▶ **What you should do**
Extract the listing below in full, unchanged.

▶ **Records contained in a dataset**
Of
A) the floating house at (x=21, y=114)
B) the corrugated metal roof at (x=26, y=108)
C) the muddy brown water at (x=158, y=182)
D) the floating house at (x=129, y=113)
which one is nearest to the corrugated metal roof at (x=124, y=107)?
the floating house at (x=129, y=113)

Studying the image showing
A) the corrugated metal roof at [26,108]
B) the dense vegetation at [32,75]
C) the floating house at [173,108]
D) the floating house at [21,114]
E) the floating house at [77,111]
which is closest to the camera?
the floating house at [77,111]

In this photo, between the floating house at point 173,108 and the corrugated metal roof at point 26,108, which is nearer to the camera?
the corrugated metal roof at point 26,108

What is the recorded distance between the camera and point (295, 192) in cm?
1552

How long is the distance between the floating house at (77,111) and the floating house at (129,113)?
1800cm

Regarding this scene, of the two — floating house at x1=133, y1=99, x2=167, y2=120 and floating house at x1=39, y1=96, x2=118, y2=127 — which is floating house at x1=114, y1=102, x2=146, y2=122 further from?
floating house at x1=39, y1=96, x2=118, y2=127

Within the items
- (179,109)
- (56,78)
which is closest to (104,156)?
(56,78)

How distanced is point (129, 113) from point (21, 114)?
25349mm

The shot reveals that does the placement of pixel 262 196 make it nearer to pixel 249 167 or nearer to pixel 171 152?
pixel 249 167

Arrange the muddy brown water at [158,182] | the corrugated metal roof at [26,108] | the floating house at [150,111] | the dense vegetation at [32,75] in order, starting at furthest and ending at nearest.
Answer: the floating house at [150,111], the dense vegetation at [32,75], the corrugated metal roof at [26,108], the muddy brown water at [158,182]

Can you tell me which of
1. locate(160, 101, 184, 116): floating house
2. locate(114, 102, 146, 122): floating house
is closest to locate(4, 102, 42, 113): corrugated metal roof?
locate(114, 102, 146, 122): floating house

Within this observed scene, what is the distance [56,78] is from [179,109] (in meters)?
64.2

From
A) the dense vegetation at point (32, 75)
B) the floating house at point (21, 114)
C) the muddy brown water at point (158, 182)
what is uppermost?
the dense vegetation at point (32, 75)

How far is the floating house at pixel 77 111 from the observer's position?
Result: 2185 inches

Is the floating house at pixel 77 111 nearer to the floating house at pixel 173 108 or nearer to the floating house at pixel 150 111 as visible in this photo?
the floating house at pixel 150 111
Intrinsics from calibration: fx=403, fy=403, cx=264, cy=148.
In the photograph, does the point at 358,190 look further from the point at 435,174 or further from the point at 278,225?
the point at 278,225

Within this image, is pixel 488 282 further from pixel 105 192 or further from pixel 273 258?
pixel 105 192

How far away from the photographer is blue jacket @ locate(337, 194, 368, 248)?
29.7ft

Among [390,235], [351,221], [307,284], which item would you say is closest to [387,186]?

▶ **Final result**
Of
A) the floating house at (x=21, y=114)
B) the corrugated metal roof at (x=26, y=108)
C) the muddy brown water at (x=158, y=182)
D) the floating house at (x=129, y=113)
which one is nearest to the corrugated metal roof at (x=124, y=107)?
the floating house at (x=129, y=113)

Studying the image showing
A) the corrugated metal roof at [26,108]
B) the dense vegetation at [32,75]
C) the floating house at [173,108]
D) the floating house at [21,114]
E) the floating house at [77,111]
which is closest to the camera?
the floating house at [77,111]

In this photo, between the floating house at point 173,108 and the corrugated metal roof at point 26,108, which is nearer to the camera?
the corrugated metal roof at point 26,108

What is the recorded distance between the camera and point (295, 192) in cm?
1552

How long is the distance between the floating house at (77,111) and the floating house at (129,113)?
1800cm

Regarding this scene, of the two — floating house at x1=133, y1=99, x2=167, y2=120 and floating house at x1=39, y1=96, x2=118, y2=127 — which is floating house at x1=114, y1=102, x2=146, y2=122 further from?
floating house at x1=39, y1=96, x2=118, y2=127

Within the items
- (179,109)
- (56,78)
which is closest to (104,156)?
(56,78)

How distanced is point (129, 113) from point (21, 114)?
25349mm

The shot reveals that does the placement of pixel 262 196 make it nearer to pixel 249 167 or nearer to pixel 171 152?
pixel 249 167

Arrange the muddy brown water at [158,182] | the corrugated metal roof at [26,108] | the floating house at [150,111] | the dense vegetation at [32,75] in order, starting at furthest and ending at nearest.
Answer: the floating house at [150,111], the dense vegetation at [32,75], the corrugated metal roof at [26,108], the muddy brown water at [158,182]

Can you tell me which of
1. locate(160, 101, 184, 116): floating house
2. locate(114, 102, 146, 122): floating house
is closest to locate(4, 102, 42, 113): corrugated metal roof?
locate(114, 102, 146, 122): floating house

Within this observed scene, what is the distance [56,78] is from [179,109] (in meters)?
64.2

From
A) the dense vegetation at point (32, 75)
B) the floating house at point (21, 114)
C) the muddy brown water at point (158, 182)
what is uppermost?
the dense vegetation at point (32, 75)

How far is the floating house at pixel 77 111 from the observer's position?
Result: 2185 inches

Is the floating house at pixel 77 111 nearer to the floating house at pixel 173 108 or nearer to the floating house at pixel 150 111 as visible in this photo?
the floating house at pixel 150 111
Intrinsics from calibration: fx=403, fy=403, cx=264, cy=148.
In the photograph, does the point at 358,190 look further from the point at 435,174 or further from the point at 278,225?
the point at 278,225

Within this image, is pixel 488 282 further from pixel 105 192 or further from pixel 273 258?
pixel 105 192

How far away from the photographer is blue jacket @ locate(337, 194, 368, 248)?
29.7ft

Among [390,235], [351,221], [307,284], which item would you say is closest to [387,186]?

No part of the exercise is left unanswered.